La Vie après la vie ? qui n'a pas entendu parlé des expériences de mort imminente (EMI) ou NDE.

Aujourd'hui on en parle un peu plus librement qu'auparavant mais cela reste tout de même un sujet qui attire la curiosité et le questionnement.Qu' il y a t'il réellement après ?

tout d'abord qu'est ce que l'EMI Ou la NDE:

Expérience de mort imminente (EMI) est une expression désignant un ensemble de « visions » et de « sensations » consécutives à une mort clinique ou à un coma avancé. Ces expériences correspondent à une caractérisation récurrente et spécifique contenant notamment : la décorporation, la vision complète de sa propre existence, la vision d’un tunnel, la rencontre avec des entités spirituelles, la vision d’une lumière, un sentiment d'amour infini, de paix et de tranquillité, l'impression d'une expérience ineffable et d’union avec des principes divins ou supranormaux2. Cependant, rares sont les EMI qui associent tous ces éléments et on observe une certaine variation inter-individuelle.

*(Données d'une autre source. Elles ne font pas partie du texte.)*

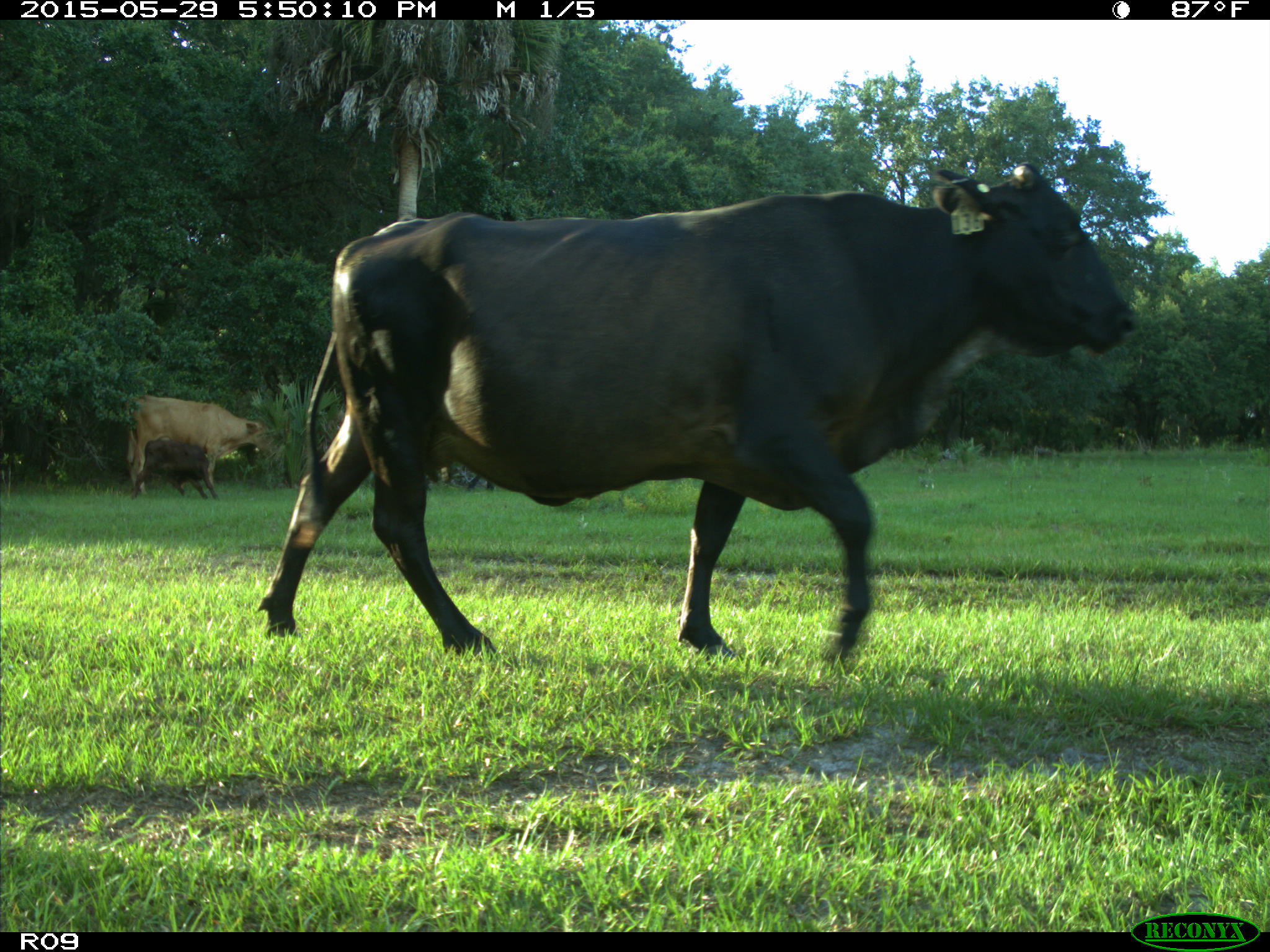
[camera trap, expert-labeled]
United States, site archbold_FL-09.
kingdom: Animalia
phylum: Chordata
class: Mammalia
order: Artiodactyla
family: Bovidae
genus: Bos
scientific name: Bos taurus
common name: domestic cow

Plusieurs grands professeurs ou chirurgiens confrontés à ces cas on d'ailleurs écrit des livres rapportant ces expériences ou les personnes racontent voire une lumière intense et être aspiré dans un grand tunnel avec un sentiment de plénitude.Plus de 20 millions d'individus en Europe auraient vécus une EMI ou NDE.

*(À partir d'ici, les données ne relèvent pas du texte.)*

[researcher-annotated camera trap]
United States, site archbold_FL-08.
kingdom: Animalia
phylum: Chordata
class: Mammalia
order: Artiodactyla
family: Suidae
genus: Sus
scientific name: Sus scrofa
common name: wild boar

Des universitaires américains ont poursuivi les études sur le mystérieux état de mort imminente. Selon eux, elle correspondrait à un état d’éveil élevé.

L'Ascension vers l'Empyrée de Hieronymus Bosch est associée par les chercheurs sur l'expérience de mort imminente aux aspects de la vision du tunnel

L'Ascension vers l'Empyrée de Hieronymus Bosch est associée par les chercheurs sur l'expérience de mort imminente aux aspects de la vision du tunnel

Le tunnel blanc, la lumière immaculée, la plénitude totale : voilà plusieurs critères qui caractérisent l’expérience de mort imminente, ou “near death experience” en anglais. Des scientifiques américains ont décidé de repousser plus loin les recherches autour de ce mystérieux phénomène en l’étudiant par le prisme de nos amis les rats.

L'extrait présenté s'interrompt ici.